(Captioned web images)

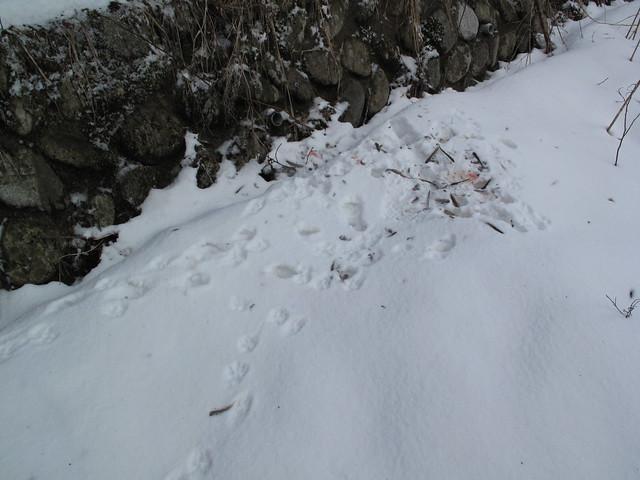 タヌキが食べたヒヨドリの残骸.足跡だけでなく,食べ方で猛禽類ではなくほ乳類が食べたことがわかるそう.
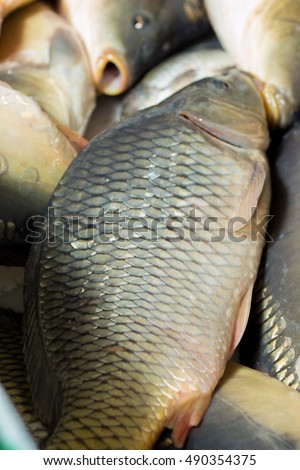 Stock images royalty free images vectors shutterstock for List of fish with fins and scales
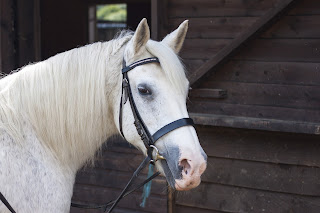 Grey horse with bridle and saddle on standing at the stables after a ride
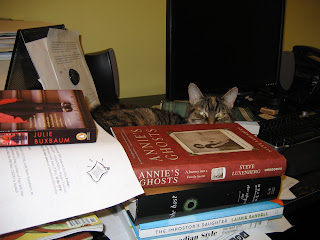 Cat peeking from behind book pile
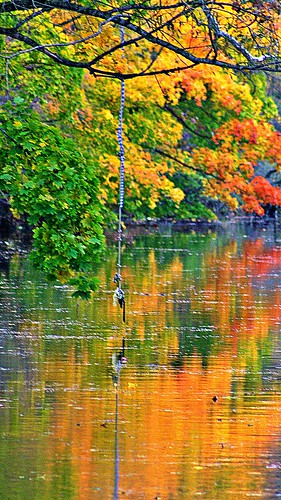 autumn trees reflection tree fall nature water reflections landscape photography pennsylvania fallfoliage fallscenery eastonpa supershot northamptoncounty bushkillcreek autumnscenery thelehighvalley bestscenery fantasticautumn breathtakingscenerypictures pennsylvaniafallscenery
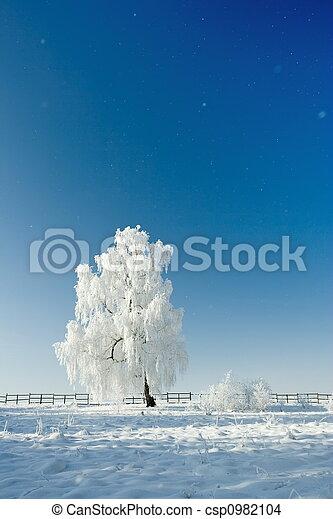 冬の景色 - csp0982104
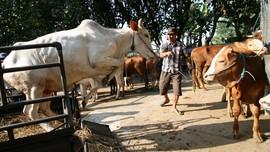 Pelaku Penimbunan Daging Sapi Bisa Terancam Lima Tahun Bui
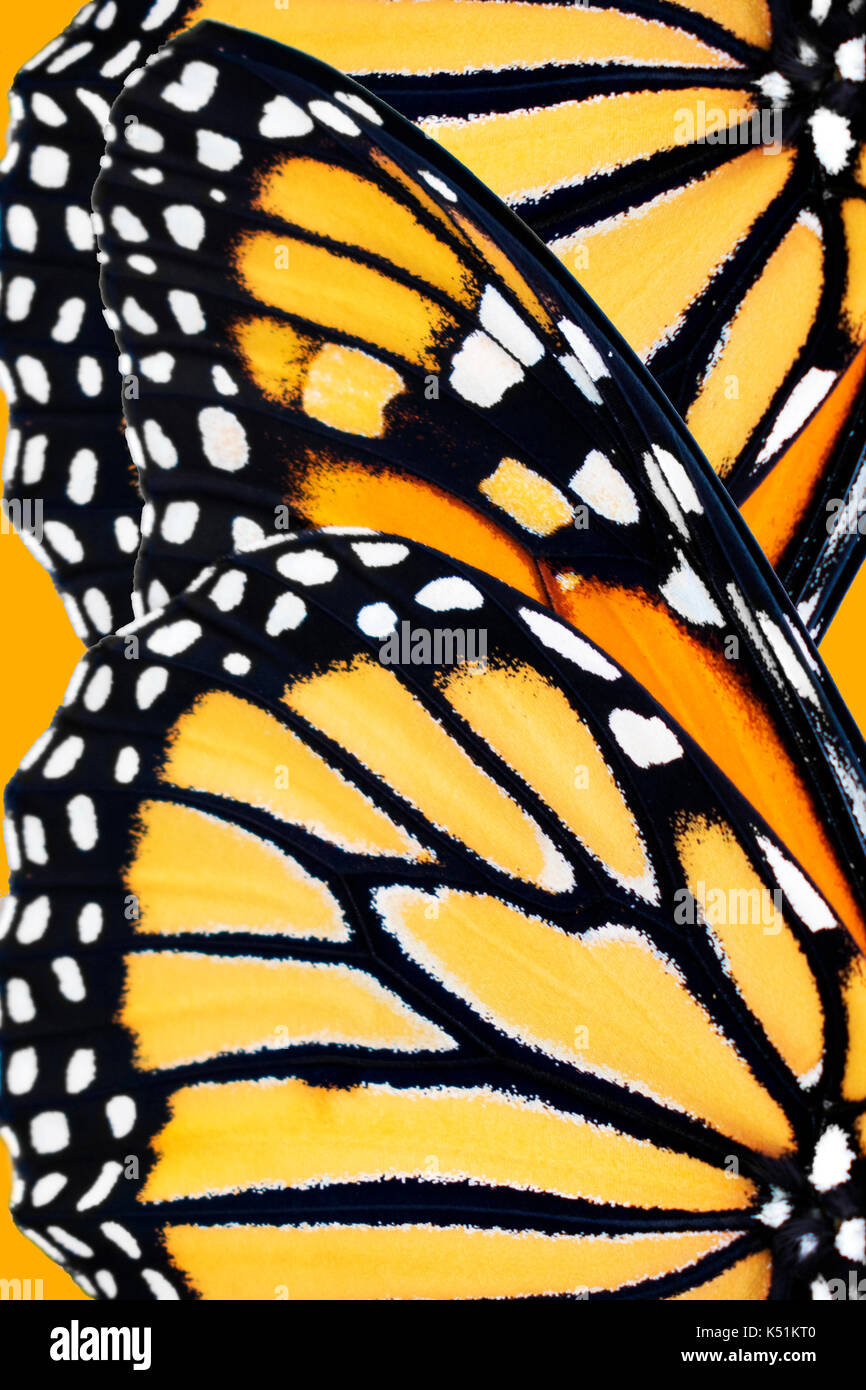 Monarch butterfly (Danaus Plexippus) wing pattern close up. - Stock Image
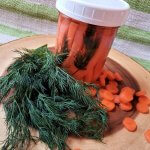 pickled carrots in a jar with fresh dill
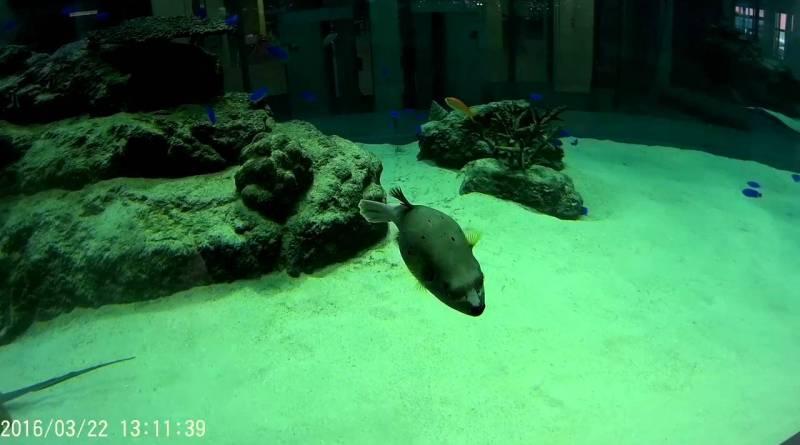 イオンモール沖縄ライカムの水槽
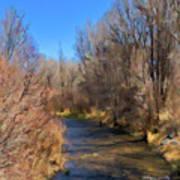 Bosque De Rio De Taos Art Print
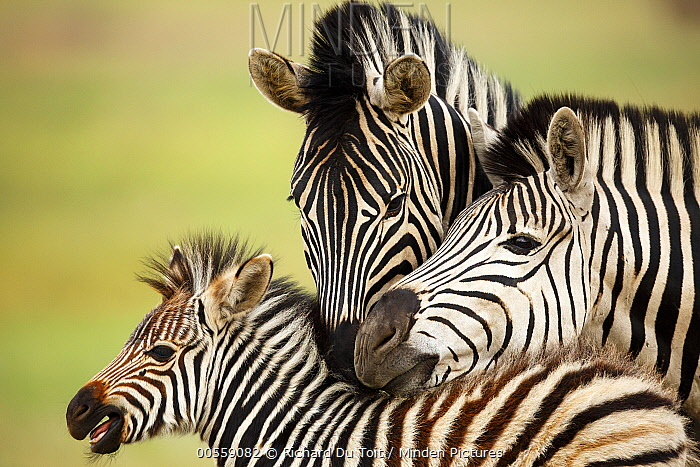 Burchell's Zebra (Equus burchellii) parents tending to foal, Rietvlei Nature Reserve, South Africa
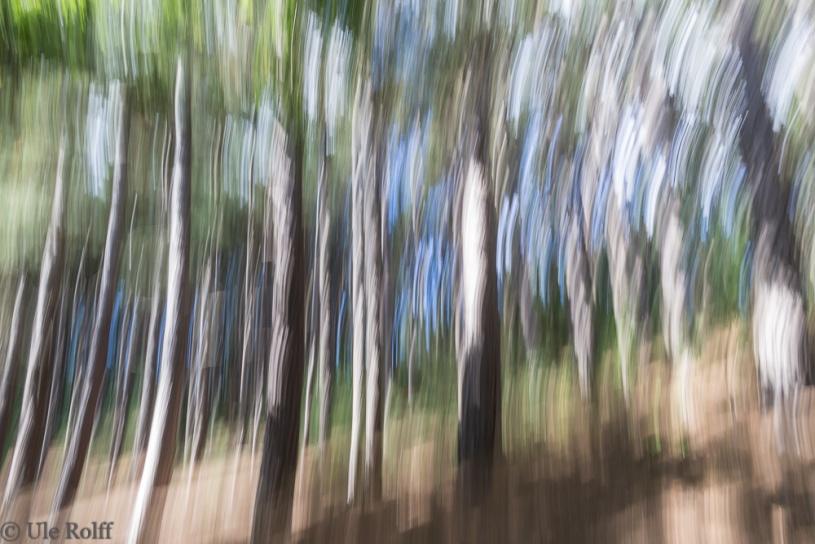 Wald bei Bergen-aan-Zee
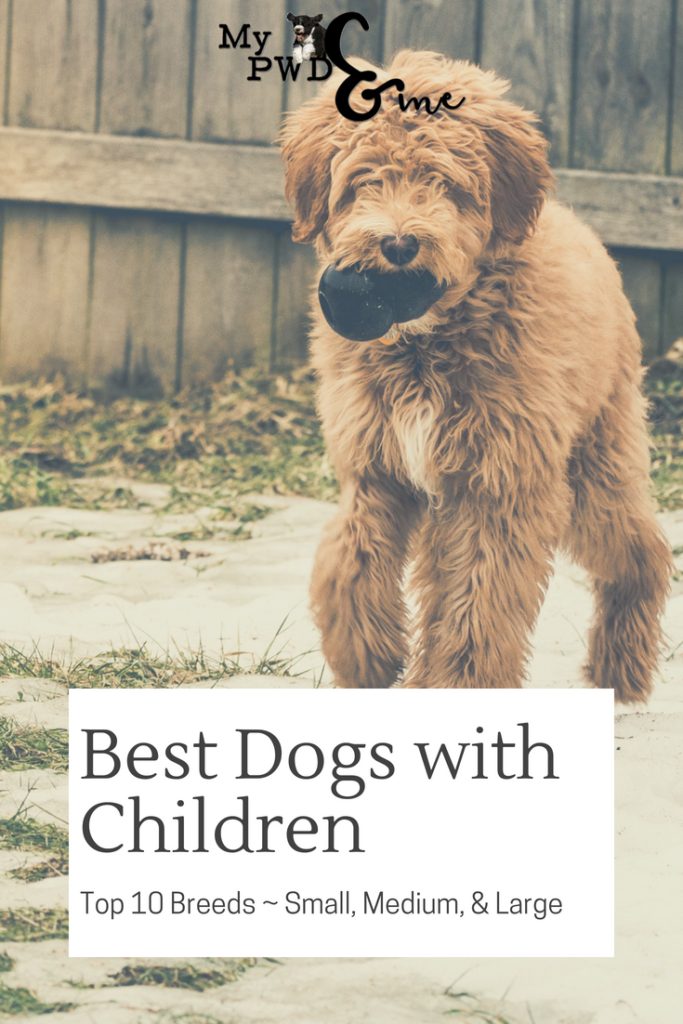 Best Dogs with Children - My PWD and Me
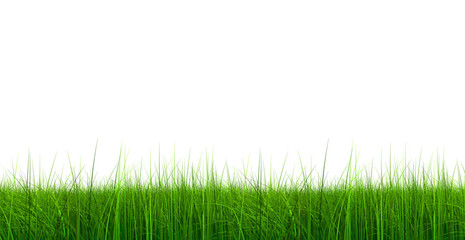 3d green grass rendered at maximum quality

*Required work*:
Extract, word for word, each line from the top of the data down to and including the line with "Pelaku Penimbunan Daging"; skip the pictures.

*Answer section*:
 タヌキが食べたヒヨドリの残骸.足跡だけでなく,食べ方で猛禽類ではなくほ乳類が食べたことがわかるそう.
 Stock images royalty free images vectors shutterstock for List of fish with fins and scales
 Grey horse with bridle and saddle on standing at the stables after a ride
 Cat peeking from behind book pile
 autumn trees reflection tree fall nature water reflections landscape photography pennsylvania fallfoliage fallscenery eastonpa supershot northamptoncounty bushkillcreek autumnscenery thelehighvalley bestscenery fantasticautumn breathtakingscenerypictures pennsylvaniafallscenery
 冬の景色 - csp0982104
 Pelaku Penimbunan Daging Sapi Bisa Terancam Lima Tahun Bui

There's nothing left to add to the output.